The designation will enable the city to expand permitting for businesses or organizations seeking to move into the area, restrict construction of incompatible operations such as gas stations or auto repair shops, and establish a zone for food trucks at Lee Street Park to attract downtown diners.

“As we continue to strive to create a destination downtown, most cities have some kind of arts and entertainment embedded within that area,” Clark said. “We wanted to make sure we had different offerings to add to our destination palette.”

Creation of the new district comes as Jonesboro, like many cities across the metro area, is reviving its downtown to attract newcomers as well as longtime residents who want walkable communities with park paths, mom-and-pop retail and entertainment that doesn’t require big arenas or music halls.

The city, in writing the ordinance, acknowledged the downward spiral of its downtown over the past 40 years, saying it has suffered from a lack of investment that has characterized much of the area south metro Atlanta. 

The launch of an arts and entertainment district in Jonesboro is part of the Clayton County city's "Blueprint Jonesboro" economic development initiative.
Photo: Alyssa Pointer

“This effectively eliminated Jonesboro as a recipient of a very significant consumer market generated by East Coast travelers and local commuters,” the city wrote in commentary about the need for the ordinance.

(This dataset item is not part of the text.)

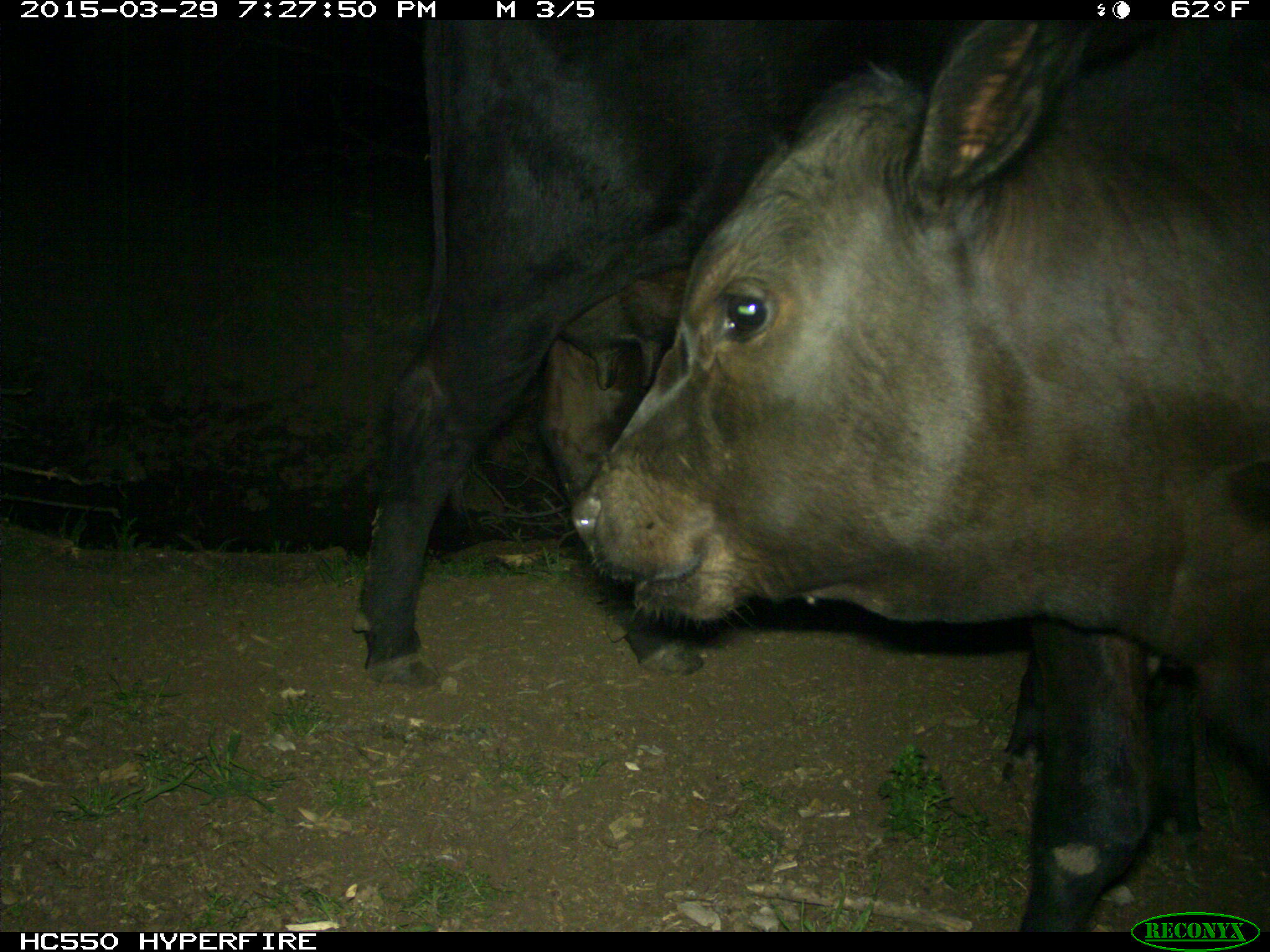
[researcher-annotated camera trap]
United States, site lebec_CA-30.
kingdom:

Attracting food trucks that operate more frequently than the occasional festival will be key to getting the entertainment district off the ground, Clark said. Having food trucks parked at Lee Street Park — Clark said he has a list of more than 60 such mobile eateries that have participated in festivals over the years — could make the area a dining focal point and signal to restaurateurs a demand for sit-down establishments.

“Our citizens, tourists and people coming into the city for work can go to that food truck park, instead of having to drive elsewhere to get food for lunchtime,” Clark said. 

In addition, the city will reach out to the arts community to lure galleries and public art to complement murals the city has installed on walls throughout downtown, Clark said. 

If the plan is to succeed, Clark said he needs to duplicate the actions being taken by the owners of two downtown law firms that recently vacated their Main Street offices.

“The owner of one of the buildings wants to put a Mexican restaurant in their space while the other is looking at a bakery,” Clark said. “So you’re starting to see the transition.”